The concept of flow was examined in relation to the play behavior of preschool children. Thirty-five preschoolers were encouraged to play a beanbag toss game on three separate occasions called Phases I-III. In Phase I, children were allowed to match their skills to the challenges of the task in a choice condition. In Phase II, one group of 12 children again played the game under the choice condition. Two other groups of 11 and 12 children were required to play the game under conditions in which the challenges of the task were assumed to be either greater than or less than their levels of skill. In Phase III, all children again played the game under the choice condition. Five measures of the characteristics of flow, including number of attempts, percentage of successes, ratio of evaluation-seeking behaviors to number of attempts, ratio of off-task behaviors to number of attempts, and ratio of time spent off task to time spent on task were obtained for all phases. A repeated measures MANOVA with three groups and three phases was used to examine the data. A significantly greater number of evaluation-seeking behaviors per attempt were found at Phase I than at Phases II and III, regardless of condition. A significant phase x group interaction for the variable percentage of successes was also found. Post hoc analyses indicated that children in the assigned easy group had a significantly higher success rate at Phase II than at Phases I and III, while the assigned difficult group had a significantly lower rate. The percentages of successes between the three groups were significantly different at Phase II only.

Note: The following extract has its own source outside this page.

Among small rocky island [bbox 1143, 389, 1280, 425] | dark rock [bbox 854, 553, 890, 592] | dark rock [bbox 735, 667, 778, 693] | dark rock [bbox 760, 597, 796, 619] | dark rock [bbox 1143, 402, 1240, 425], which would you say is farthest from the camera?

The single exposure to an assigned level of challenge may have been insufficient to produce the predicted effects on the characteristics of the flow experience. Subjective comments of the children obtained in Phase II indicated there were some differences in the levels of enjoyment of the task between the three groups. These subjective perceptions offer a possible explanation for the lack of differences on the measures of flow. The subjective comments indicate that throwing the beanbag at the target was enjoyable to the children regardless of their ability to hit the target; therefore the level of challenge may not have been critical. Several suggestions for future testing of the flow model are offered.